━━ PASSAGE TO READ ━━

So what exactly is an elastic collision? You may be thinking of bubble gum or rubber bands, but "elastic" actually refers to the change in internal energy in the collision. An elastic collision does not have any change in the internal energy of the bodies involved.

First, we need to define a collision. A collision is an event/process in which two objects interact strongly for a short amount of time and in which there was very little interaction before they interacted and after the interaction. An elastic collision is a collision between two or more objects in which there is no loss in kinetic energy before and after the collision. If we assume that the colliding objects are part of the system and that there is no force from the surroundings, the final kinetic energy is still in the same form as it was initially. This is because the surrounding forces are considered to have a negligible impact compared to the forces that occur between the colliding objects. To keep it simple, this means that kinetic energy in = kinetic energy out. Usually, you can determine if a collision is elastic or not by seeing if the objects bounce off one another, which is not the case in inelastic collisions. To find the difference between the two types of collisions, keep in mind that momentum is transferred in both collisions, which means that the best way of differentiating would be to look at the transfer of kinetic energy. If the difference of internal and kinetic energy is equal to zero, then the collision is elastic. Apart from looking to see if the objects bounce off another or not, we can also judge by looking to see if the objects get deformed, are hotter, have more vibration/rotation or are in an excited state after collision. If any of the above happens, the collision is not elastic. We know the collision is not elastic because some kinetic energy must be transferred to another form evidenced by one of the listed changes. For example, if the objects are deformed, some energy is lost or "used" to deform the objects, and the initial and final kinetic energies are therefore not the same.

Additionally, elastic collisions are a wonderful representation of the conservation of momentum which states that the momentum of an isolated system is constant. For an isolated system undergoing an elastic collision momentum in = momentum out.


Pool is a great real-world example of elastic collisions. The game provides a great way to observe close to ideal elastic collision conditions in everyday life.

It's important to note that with macroscopic systems there are no perfectly elastic collisions because there's always some dissipation (for example thermal energy emitted), but most are nearly elastic. The only time there are perfect collisions is on a microscopic level when atomic systems with quantized energy collide, but that's only if there is enough energy available to raise the systems to an excited quantum state—but quantum energy is really a whole other topic. Let's focus on elastic collisions!

━━━
━━ DATASET EXTRACT ━━

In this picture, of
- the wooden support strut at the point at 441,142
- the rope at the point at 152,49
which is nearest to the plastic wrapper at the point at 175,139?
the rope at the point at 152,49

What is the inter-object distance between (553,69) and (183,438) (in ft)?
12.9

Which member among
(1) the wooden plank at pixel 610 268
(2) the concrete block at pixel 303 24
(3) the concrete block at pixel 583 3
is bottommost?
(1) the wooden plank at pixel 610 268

━━━
━━ DATASET EXTRACT ━━

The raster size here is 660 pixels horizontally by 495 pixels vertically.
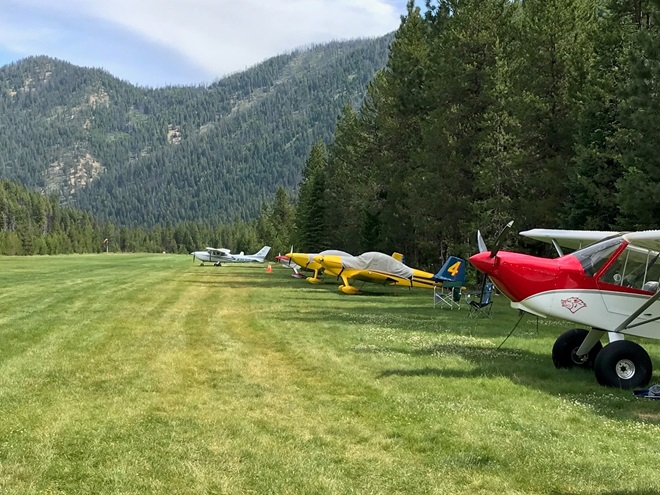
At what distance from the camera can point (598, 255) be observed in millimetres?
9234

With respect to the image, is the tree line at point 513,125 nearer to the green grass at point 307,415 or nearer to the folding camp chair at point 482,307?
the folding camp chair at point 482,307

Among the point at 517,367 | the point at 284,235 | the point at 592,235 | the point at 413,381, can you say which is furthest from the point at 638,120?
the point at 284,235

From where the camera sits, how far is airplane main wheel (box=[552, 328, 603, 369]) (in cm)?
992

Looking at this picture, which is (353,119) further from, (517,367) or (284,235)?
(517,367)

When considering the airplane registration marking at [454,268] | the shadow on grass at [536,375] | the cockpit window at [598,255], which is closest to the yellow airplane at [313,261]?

━━━
━━ DATASET EXTRACT ━━

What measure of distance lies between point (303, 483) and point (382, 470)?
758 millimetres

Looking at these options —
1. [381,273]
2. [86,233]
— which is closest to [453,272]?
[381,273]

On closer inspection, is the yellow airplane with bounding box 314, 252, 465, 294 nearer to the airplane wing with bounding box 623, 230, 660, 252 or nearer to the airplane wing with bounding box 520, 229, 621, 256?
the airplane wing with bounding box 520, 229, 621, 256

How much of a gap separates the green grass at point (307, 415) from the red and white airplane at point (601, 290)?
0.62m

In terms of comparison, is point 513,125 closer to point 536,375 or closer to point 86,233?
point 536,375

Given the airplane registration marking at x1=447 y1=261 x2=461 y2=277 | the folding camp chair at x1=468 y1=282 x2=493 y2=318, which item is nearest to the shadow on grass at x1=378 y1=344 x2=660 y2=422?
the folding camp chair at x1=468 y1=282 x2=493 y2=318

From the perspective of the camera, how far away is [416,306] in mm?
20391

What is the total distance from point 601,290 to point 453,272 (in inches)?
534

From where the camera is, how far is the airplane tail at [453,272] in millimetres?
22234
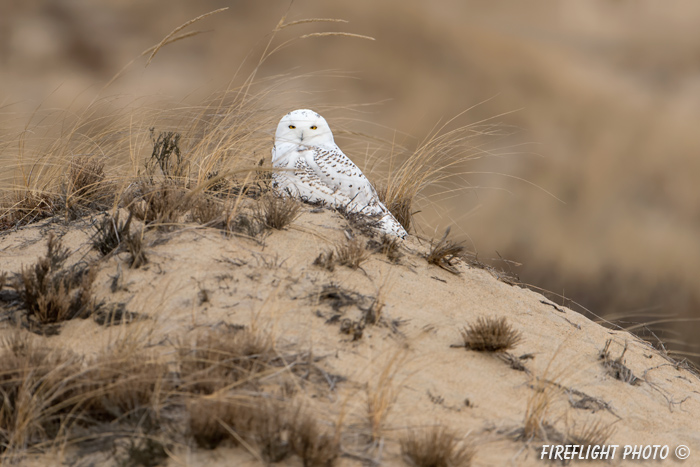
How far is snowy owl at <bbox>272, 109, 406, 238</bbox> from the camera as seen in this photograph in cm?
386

━━━

▸ REQUIREMENT 1
Answer these questions from the passage on elastic collisions.
(a) What does the word "elastic" actually refer to?
(b) Which game is named as a real-world example of elastic collisions?
(c) On what level do perfect collisions occur?
▸ REQUIREMENT 2
List every change after a collision that the passage on elastic collisions says shows the collision is not elastic.
▸ REQUIREMENT 3
Quote the stretch of the passage on elastic collisions from "Pool is a great" through "in everyday life.".
These items have no connection to the passage on elastic collisions.

▸ RESULT 1
(a) The change in internal energy in the collision.
(b) Pool.
(c) On a microscopic level, when atomic systems with quantized energy collide.

▸ RESULT 2
- The objects get deformed.
- The objects are hotter.
- The objects have more vibration/rotation.
- The objects are in an excited state.

▸ RESULT 3
Pool is a great real-world example of elastic collisions. The game provides a great way to observe close to ideal elastic collision conditions in everyday life.